И лишь после того, как я отслужил в армии – и вернулся к женщине, на которой женился, и к нашей маленькой дочери, которую ни разу не видел, – мне стало ясно: меня ждет иная судьба, в этой стране меня не убьют. Никто не утащит ни меня, ни мою семью в лагерь, не затолкает нас в печь. Единственная униформа, в которую обрядила меня моя страна, украшена медалями и знаками отличия. Правы были крохотные католички из 114-й школы, прав был и мой старый учитель по основам гражданственности, лишившийся подбородка при Вердене, правы – вопреки собственным убеждениям – были даже мои строгие, не питающие иллюзий преподаватели-троцкисты из Городского колледжа; все они были правы, а раввины ошибались: Америка – исключение исключений. И я – ходячее доказательство американской мечты, мои высшие научные степени – свидетельство ее высшей благосклонности, и коль скоро имеются существенные огрехи в ее законах, политике или же пропаганде, мое призвание – призвание историка – их исправить.
Вот что я чувствовал в тот оживленный и деятельный период между войной, которую пытался забыть, и контркультурой, которую не предвидел. Айк[33], верховный главнокомандующий союзными войсками, был президентом. Асфальтировали федеральные автострады. Десегрегировали мужские туалеты. Аляска и Гавайи недавно стали штатами. Мы заказывали новые флаги и глобусы, а старые выбрасывали, как грязные тряпки и дырявые баскетбольные мячи. Теперь у нас было пятьдесят звездочек, расположенных в шахматном порядке. И хотя Советы распростерлись по всей Европе, было создано новое государство, название его едва умещалось в границы, и слово «Израиль» выплескивалось с зеленой его окраски на синее и прозрачное Средиземное море. Какие бы ни были трудности – перенаселенность, ядерная угроза, политика сдерживания коммунизма в Азии или медленное распространение культа потребления на интеллектуальную жизнь, влекущее за собой атомизирующий релятивизм, – нас выручит наша смекалка. Нас выручат технологии. Через несколько лет мы заселим Луну. А еще через несколько лет запустим собственную луну, заселим другие планеты, откроем там дайнеры – сплошь неон и хром, – кафе для водителей и для пилотов, потому что машины будут летать. А обслуживать нас будут роботы.

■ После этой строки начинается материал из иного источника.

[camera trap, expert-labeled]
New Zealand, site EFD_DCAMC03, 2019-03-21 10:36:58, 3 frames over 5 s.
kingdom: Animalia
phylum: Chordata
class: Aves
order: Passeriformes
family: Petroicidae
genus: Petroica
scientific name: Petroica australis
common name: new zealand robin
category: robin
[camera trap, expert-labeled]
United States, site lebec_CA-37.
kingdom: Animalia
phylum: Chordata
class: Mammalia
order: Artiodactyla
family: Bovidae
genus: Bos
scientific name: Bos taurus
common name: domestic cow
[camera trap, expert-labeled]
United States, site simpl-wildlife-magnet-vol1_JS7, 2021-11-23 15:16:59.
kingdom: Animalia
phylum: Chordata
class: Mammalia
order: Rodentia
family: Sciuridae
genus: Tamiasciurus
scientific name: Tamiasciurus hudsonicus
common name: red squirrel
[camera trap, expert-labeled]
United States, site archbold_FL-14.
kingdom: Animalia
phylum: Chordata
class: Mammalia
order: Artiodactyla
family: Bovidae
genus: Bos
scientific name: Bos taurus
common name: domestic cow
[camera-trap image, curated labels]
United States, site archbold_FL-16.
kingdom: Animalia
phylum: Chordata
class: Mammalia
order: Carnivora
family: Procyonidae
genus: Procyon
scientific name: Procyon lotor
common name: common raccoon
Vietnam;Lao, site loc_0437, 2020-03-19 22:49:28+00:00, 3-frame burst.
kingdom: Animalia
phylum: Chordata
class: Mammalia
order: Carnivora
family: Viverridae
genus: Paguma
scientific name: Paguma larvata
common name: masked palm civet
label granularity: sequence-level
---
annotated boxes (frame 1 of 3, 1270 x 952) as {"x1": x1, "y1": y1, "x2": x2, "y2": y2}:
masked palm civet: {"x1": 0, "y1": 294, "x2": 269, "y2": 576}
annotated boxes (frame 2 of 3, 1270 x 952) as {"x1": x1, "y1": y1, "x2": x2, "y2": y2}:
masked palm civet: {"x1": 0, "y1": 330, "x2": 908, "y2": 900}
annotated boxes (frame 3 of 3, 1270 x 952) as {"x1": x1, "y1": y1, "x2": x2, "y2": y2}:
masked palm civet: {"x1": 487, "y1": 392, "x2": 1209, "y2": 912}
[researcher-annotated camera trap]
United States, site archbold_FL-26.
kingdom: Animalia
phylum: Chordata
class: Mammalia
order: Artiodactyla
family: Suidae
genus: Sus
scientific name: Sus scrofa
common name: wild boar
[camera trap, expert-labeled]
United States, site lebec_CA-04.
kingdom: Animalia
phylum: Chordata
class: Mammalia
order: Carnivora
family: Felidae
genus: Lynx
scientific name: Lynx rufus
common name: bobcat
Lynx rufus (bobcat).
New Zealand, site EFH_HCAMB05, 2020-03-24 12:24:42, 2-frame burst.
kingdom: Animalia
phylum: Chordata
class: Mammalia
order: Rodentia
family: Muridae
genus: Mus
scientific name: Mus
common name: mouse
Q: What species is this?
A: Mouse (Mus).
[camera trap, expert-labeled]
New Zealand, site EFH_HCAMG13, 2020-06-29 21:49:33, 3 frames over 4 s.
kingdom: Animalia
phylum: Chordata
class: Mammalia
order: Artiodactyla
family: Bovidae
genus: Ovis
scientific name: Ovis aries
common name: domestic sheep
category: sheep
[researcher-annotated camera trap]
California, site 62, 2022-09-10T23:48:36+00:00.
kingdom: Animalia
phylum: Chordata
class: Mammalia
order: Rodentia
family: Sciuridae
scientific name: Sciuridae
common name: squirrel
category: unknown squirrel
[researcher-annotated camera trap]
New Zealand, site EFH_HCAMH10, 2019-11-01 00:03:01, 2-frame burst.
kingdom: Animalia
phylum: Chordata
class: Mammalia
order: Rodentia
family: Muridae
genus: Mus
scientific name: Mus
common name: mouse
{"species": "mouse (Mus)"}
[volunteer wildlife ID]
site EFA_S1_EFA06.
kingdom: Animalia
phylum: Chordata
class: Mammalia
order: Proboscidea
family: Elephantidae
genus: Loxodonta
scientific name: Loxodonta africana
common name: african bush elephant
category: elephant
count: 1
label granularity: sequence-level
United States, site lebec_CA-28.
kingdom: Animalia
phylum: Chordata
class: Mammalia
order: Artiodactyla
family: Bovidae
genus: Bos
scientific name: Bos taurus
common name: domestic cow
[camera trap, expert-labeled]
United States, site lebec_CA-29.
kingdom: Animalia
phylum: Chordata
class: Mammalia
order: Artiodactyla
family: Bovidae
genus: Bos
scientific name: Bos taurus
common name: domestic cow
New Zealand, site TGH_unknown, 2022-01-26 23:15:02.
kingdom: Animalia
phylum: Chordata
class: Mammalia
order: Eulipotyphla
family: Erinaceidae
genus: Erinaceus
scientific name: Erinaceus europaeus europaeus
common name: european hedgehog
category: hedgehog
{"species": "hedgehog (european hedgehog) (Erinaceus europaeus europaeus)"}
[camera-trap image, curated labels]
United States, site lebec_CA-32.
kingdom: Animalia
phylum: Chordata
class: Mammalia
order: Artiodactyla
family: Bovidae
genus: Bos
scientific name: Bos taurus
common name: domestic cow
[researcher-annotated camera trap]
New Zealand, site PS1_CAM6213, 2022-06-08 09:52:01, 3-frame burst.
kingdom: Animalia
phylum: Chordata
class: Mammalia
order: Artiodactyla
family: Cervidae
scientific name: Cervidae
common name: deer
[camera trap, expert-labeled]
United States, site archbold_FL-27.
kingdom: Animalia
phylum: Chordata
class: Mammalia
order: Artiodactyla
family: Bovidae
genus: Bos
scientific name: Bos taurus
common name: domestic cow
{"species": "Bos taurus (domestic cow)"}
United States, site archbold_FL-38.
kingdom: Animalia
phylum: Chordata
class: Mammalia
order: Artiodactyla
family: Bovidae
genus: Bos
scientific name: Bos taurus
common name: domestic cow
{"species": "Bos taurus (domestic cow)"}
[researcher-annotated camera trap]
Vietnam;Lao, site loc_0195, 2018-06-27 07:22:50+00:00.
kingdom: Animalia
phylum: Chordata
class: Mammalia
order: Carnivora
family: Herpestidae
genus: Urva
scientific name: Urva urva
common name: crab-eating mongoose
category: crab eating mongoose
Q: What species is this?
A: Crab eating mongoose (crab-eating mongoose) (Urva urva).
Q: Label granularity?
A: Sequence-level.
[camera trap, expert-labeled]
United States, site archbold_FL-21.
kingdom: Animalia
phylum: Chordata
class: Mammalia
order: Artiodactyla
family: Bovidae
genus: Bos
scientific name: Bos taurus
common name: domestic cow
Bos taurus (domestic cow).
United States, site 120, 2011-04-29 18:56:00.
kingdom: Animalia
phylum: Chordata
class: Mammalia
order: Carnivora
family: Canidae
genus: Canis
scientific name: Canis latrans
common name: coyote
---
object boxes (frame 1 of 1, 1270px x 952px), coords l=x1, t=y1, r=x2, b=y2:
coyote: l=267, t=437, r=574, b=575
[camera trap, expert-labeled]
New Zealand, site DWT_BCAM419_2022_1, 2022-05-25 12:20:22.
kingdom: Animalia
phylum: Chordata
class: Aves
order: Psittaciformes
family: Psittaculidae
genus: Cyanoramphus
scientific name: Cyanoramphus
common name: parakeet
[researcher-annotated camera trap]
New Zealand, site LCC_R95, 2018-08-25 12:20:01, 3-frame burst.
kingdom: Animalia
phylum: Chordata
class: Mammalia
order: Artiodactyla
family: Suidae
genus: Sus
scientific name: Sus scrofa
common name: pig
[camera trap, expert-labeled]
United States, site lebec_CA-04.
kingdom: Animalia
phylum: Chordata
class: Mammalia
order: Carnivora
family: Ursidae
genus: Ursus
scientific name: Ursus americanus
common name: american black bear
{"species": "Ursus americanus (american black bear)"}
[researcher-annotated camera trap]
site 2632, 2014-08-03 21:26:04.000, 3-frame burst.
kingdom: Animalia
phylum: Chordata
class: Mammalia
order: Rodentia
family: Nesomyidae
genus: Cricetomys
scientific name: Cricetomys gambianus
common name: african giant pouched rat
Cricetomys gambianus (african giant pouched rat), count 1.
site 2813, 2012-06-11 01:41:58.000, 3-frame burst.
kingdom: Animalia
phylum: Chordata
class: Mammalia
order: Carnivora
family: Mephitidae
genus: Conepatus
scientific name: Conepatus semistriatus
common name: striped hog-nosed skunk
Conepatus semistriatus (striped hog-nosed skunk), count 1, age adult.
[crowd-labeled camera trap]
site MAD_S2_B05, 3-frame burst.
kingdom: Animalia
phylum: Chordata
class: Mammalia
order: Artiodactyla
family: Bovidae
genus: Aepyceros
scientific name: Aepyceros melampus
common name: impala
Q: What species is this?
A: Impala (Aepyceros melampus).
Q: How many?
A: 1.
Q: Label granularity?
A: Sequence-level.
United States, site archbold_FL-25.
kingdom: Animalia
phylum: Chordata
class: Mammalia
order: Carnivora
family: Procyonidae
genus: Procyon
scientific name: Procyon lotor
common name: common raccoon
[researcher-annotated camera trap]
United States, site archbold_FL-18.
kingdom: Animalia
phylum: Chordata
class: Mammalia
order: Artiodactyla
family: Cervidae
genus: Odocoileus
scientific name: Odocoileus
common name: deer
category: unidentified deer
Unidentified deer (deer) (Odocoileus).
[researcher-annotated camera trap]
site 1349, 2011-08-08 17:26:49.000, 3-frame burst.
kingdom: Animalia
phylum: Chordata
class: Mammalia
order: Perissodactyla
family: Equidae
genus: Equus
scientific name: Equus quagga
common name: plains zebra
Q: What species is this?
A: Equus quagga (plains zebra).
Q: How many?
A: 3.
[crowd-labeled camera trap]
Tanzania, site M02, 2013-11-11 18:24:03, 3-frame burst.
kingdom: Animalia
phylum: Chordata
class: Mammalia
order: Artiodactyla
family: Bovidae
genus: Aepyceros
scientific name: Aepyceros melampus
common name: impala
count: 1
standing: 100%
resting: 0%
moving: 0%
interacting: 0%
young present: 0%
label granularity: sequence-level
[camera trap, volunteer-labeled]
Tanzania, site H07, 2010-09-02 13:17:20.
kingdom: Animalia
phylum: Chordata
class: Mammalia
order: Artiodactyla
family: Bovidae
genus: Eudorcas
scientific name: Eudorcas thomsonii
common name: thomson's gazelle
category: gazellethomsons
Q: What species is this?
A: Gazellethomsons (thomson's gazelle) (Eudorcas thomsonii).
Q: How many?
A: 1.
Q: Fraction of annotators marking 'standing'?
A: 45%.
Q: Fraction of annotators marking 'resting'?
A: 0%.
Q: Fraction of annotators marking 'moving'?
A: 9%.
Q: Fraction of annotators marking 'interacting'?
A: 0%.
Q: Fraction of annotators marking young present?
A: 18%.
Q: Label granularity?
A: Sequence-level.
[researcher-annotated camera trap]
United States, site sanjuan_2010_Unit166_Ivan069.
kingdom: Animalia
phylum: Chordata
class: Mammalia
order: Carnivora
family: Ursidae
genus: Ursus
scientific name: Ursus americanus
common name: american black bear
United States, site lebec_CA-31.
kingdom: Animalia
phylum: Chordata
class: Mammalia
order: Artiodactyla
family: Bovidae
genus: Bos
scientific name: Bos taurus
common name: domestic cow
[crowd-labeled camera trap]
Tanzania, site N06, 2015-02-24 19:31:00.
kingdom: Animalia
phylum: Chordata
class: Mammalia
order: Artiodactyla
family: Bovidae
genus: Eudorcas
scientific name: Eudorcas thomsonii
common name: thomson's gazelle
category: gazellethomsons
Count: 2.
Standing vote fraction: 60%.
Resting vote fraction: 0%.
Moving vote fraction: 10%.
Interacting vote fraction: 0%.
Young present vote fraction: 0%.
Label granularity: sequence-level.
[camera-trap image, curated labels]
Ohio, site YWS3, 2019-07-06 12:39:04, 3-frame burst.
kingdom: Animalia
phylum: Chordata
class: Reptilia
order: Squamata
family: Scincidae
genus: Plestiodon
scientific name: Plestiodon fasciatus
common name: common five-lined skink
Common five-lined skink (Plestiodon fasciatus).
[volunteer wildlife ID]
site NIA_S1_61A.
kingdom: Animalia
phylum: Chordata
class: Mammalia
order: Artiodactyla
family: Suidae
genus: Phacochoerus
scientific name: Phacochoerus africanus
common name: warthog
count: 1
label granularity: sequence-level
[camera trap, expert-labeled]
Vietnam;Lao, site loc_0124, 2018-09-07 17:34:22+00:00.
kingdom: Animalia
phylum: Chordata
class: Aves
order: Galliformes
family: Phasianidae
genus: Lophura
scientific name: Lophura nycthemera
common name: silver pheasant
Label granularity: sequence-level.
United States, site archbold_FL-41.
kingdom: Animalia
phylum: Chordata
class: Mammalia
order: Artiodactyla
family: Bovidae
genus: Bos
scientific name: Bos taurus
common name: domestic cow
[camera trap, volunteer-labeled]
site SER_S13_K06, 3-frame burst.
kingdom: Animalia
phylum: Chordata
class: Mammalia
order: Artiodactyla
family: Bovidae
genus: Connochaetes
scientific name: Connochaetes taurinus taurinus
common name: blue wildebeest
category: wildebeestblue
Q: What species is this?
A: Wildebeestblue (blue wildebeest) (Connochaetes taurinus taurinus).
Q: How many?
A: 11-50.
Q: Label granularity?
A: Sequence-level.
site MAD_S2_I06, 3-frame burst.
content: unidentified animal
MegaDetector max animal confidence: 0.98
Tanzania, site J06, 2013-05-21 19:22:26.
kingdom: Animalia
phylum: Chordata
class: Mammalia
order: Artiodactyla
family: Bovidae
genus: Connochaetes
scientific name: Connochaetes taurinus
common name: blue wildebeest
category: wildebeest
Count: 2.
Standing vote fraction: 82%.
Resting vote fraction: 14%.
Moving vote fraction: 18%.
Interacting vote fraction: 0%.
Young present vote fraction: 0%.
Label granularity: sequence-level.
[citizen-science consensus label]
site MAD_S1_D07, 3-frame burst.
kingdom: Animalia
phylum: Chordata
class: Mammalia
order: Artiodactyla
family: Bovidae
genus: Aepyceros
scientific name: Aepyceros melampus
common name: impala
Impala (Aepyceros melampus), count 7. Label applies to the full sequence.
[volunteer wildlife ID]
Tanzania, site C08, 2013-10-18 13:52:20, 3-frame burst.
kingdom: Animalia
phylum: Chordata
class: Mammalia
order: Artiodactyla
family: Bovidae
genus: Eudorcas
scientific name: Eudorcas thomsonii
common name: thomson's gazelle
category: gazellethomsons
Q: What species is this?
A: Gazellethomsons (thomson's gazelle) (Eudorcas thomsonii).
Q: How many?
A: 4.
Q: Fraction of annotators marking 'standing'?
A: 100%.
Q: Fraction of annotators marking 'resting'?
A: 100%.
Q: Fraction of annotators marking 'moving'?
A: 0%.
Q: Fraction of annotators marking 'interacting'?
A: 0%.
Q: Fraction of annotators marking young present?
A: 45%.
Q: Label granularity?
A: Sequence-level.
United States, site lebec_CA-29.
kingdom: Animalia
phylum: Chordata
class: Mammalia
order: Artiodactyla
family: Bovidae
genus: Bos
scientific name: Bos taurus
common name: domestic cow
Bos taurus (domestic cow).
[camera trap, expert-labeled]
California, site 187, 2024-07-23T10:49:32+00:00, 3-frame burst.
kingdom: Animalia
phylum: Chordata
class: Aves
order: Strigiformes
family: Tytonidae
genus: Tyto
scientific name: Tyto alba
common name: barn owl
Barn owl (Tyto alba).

В то время, о котором я рассказываю, – между разговором с доктором Морсом в начале осеннего семестра, в сентябре 1959-го, и приездом доктора Нетаньяху в начале весеннего семестра, в январе 1960-го, – если бы вы остановили меня на улице и спросили, как у меня дела, я ответил бы: замечательно, я похвастался бы, что Эдит пытается реформировать библиотечную систему классификации, похвалился бы отметками Джуди и количеством баллов, полученных ею за тест на проверку академических способностей, ее перспективами поступить в колледж; пожалуй, я даже обмолвился бы о том, с каким удовольствием занимаюсь разысканиями по истории налогообложения и учу студентов. Осень в Корбиндейле – самое красивое время года. По мере того как листва краснела, рыжела, бурела, студенты следом за мною от Плимута (сентябрь) и английской Америки через революцию и конституцию (октябрь) перешли к федерализму (ноябрь), чтобы окончить путь у самых ворот Форт-Самтера[34] (декабрь). Начальный курс американской истории. После занятий я торопливо шагал по разломанным корневищами тротуарам Гамильтон, направо на Уолкотт, налево на Декстер, направо на Галлатин и оттуда на Эвергрин, к нашему красивому домику с остроконечной крышей: сумерки и прохлада теперь наступали раньше. Я распахивал дверь – запах жарящегося цыпленка. Эдит дорезала салат или уже заправляла его соусом. Стол был накрыт. Джуди наверху играла на флейте или рисовала свой профиль с помощью зеркала. Я переодевался в халат и клал дрова в камин. После ужина мы усаживались у очага, собирали головоломку, прерываясь лишь для того, чтобы порвать старые выпуски «Корбиндейльской газеты» («Пора собирать яблоки») и пухлые старые номера журнала «Нью-Йоркер» («Хрущев и Никсон встретились на кухне») и подбросить в уютное пламя.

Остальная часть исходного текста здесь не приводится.